§ **Task instructions**
Rewrite the blog post from "I set a goal" to "as an option.", putting "website" in place of "blog".

Wow. This is unexpectedly terrifying.
I could be talking to the void right now, but let’s pretend for a moment that I’m not.
Hey, friends. I’m Nikki, and I have this weird fear of blogs. Keeping one is something I’ve always wanted to do, but even though I’ve been writing my whole life, something in my brain has been telling me that I could never do this. Why? Is it the formatting of it? The way blogs seem to have a different kind of life? Is it how people are (possibly) reading my words right now?
Whatever it is, I’m going to conquer it.
I set a goal for myself at the beginning of this year — to share some of my writing with the world outside my room. We’re nine months into 2018 and I have yet to do so. This is partially because I haven’t written as much as I’d like, and partially because I wasn’t sure what to share or where to share it. And to be honest, I’m not 100% positive of what I’ll be adding to this blog (reviews? travel posts? lists of the top three songs that made me cry uncontrollably that week?) but I know that if I want to share my writing, I have this as an option.

§ **Raw data**
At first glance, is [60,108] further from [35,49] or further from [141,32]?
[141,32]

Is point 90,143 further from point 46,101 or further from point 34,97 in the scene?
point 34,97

§ **Answer below**
I set a goal for myself at the beginning of this year — to share some of my writing with the world outside my room. We’re nine months into 2018 and I have yet to do so. This is partially because I haven’t written as much as I’d like, and partially because I wasn’t sure what to share or where to share it. And to be honest, I’m not 100% positive of what I’ll be adding to this website (reviews? travel posts? lists of the top three songs that made me cry uncontrollably that week?) but I know that if I want to share my writing, I have this as an option.